**AIM OF THE EXERCISE:**
In the data below, locate each line with the word "over" and list it.
+ + +
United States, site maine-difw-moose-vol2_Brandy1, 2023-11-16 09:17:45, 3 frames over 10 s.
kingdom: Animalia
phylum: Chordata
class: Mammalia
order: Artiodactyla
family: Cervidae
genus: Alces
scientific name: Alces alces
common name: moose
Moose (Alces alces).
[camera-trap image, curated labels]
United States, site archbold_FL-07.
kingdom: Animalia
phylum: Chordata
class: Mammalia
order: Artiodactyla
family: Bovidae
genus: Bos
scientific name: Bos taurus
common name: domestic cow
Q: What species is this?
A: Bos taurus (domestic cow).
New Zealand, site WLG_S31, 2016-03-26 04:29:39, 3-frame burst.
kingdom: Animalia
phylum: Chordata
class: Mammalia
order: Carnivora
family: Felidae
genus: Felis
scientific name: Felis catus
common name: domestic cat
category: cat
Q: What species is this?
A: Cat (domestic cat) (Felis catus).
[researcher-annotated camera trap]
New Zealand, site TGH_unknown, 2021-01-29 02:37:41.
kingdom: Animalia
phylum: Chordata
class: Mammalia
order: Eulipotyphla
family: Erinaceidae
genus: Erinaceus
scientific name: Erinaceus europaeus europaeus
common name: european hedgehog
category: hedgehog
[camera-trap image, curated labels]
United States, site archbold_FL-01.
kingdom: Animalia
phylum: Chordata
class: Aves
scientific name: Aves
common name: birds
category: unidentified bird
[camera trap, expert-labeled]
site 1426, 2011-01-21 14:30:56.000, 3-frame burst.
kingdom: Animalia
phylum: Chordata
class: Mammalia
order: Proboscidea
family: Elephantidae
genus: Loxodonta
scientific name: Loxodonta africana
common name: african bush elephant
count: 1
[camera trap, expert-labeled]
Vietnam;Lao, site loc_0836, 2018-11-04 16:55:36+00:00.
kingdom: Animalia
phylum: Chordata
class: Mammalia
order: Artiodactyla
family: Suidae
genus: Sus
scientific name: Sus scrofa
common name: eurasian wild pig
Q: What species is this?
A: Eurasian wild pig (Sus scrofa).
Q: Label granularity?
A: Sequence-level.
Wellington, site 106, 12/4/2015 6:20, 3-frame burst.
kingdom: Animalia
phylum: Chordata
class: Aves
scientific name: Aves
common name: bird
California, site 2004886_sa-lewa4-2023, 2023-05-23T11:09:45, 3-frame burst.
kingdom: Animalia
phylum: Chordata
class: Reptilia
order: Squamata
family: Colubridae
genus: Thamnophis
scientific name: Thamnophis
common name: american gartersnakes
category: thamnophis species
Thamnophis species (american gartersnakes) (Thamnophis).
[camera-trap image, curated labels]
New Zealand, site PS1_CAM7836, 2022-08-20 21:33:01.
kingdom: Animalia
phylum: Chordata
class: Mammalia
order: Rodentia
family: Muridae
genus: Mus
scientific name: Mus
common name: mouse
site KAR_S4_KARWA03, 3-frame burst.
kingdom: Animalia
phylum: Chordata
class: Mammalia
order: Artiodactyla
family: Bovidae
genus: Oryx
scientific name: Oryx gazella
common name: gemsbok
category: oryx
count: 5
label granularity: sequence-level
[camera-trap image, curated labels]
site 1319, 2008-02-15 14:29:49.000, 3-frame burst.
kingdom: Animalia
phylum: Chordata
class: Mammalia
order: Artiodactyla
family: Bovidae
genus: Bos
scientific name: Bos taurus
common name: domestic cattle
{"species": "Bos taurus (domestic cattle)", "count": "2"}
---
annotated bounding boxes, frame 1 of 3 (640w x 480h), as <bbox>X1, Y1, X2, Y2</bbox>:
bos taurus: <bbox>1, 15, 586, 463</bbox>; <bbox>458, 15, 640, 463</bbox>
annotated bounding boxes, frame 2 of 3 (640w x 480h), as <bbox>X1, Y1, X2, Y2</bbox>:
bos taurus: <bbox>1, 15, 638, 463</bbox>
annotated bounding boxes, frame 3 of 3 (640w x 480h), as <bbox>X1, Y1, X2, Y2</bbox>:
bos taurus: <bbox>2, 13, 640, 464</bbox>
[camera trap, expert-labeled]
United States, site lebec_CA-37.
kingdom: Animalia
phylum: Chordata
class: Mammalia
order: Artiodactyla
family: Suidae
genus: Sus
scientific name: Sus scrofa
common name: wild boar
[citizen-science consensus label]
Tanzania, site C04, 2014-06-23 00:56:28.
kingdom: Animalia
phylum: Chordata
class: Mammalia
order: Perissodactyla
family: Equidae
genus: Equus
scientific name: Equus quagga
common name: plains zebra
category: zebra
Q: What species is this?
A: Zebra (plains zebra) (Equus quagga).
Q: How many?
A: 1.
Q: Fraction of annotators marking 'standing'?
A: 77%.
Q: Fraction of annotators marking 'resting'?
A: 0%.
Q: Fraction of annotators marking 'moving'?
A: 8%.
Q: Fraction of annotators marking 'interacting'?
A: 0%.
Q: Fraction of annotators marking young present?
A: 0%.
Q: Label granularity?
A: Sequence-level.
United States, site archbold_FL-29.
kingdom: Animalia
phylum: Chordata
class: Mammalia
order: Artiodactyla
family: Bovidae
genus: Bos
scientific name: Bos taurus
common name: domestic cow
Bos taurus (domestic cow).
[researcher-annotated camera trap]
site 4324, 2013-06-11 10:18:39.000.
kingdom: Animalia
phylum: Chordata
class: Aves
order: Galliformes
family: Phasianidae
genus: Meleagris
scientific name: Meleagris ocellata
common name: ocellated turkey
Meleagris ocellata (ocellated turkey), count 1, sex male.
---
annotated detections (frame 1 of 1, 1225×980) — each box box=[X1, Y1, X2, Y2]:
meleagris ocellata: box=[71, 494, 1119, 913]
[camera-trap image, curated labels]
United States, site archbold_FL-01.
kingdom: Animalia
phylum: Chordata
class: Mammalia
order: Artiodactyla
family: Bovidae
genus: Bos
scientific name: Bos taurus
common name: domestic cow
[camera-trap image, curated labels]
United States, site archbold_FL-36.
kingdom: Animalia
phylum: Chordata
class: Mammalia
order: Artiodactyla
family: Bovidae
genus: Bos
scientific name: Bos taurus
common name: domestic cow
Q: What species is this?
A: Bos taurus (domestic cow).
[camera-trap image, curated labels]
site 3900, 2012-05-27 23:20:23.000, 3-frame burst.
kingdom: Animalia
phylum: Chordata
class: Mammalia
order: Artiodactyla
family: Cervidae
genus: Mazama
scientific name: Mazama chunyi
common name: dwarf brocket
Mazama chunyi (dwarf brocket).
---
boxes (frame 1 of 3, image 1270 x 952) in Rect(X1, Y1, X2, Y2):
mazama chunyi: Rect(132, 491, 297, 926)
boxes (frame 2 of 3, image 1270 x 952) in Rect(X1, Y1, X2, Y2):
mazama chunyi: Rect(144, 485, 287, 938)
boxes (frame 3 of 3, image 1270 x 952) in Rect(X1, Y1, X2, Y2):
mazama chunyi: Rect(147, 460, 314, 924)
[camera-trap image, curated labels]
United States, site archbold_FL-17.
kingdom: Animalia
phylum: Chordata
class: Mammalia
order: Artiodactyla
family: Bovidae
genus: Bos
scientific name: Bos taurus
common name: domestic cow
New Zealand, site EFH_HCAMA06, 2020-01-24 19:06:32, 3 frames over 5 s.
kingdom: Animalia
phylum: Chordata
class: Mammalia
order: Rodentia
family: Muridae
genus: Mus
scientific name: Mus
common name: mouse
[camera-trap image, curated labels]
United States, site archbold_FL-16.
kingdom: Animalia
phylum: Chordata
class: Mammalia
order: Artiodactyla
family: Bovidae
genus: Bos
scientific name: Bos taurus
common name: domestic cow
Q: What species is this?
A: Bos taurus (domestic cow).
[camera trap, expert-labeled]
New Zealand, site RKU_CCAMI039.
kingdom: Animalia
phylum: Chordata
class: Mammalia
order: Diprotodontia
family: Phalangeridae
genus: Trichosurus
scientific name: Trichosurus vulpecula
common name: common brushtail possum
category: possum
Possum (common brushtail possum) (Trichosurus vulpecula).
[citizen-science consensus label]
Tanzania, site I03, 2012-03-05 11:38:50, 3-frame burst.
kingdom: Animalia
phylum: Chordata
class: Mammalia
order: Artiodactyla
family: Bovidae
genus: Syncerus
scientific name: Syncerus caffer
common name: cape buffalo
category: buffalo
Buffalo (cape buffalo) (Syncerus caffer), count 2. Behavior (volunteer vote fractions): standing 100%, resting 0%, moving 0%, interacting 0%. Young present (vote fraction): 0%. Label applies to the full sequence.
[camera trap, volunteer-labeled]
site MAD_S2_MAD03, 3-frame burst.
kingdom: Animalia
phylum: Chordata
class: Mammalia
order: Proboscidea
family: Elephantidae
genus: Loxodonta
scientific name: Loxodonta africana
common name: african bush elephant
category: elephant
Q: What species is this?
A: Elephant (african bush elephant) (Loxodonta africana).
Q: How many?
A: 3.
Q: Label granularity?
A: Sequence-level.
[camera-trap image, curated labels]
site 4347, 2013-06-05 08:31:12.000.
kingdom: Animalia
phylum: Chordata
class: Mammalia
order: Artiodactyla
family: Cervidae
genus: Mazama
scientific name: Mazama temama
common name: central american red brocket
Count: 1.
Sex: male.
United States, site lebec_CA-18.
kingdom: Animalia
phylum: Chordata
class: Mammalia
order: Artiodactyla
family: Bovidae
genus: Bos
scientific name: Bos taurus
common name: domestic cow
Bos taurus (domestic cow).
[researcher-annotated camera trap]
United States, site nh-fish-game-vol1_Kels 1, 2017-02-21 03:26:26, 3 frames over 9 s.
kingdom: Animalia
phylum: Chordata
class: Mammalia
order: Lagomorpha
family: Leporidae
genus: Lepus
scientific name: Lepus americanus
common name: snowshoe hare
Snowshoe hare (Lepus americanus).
+ + +
**FINAL ANSWER:**
United States, site maine-difw-moose-vol2_Brandy1, 2023-11-16 09:17:45, 3 frames over 10 s.
New Zealand, site EFH_HCAMA06, 2020-01-24 19:06:32, 3 frames over 5 s.
United States, site nh-fish-game-vol1_Kels 1, 2017-02-21 03:26:26, 3 frames over 9 s.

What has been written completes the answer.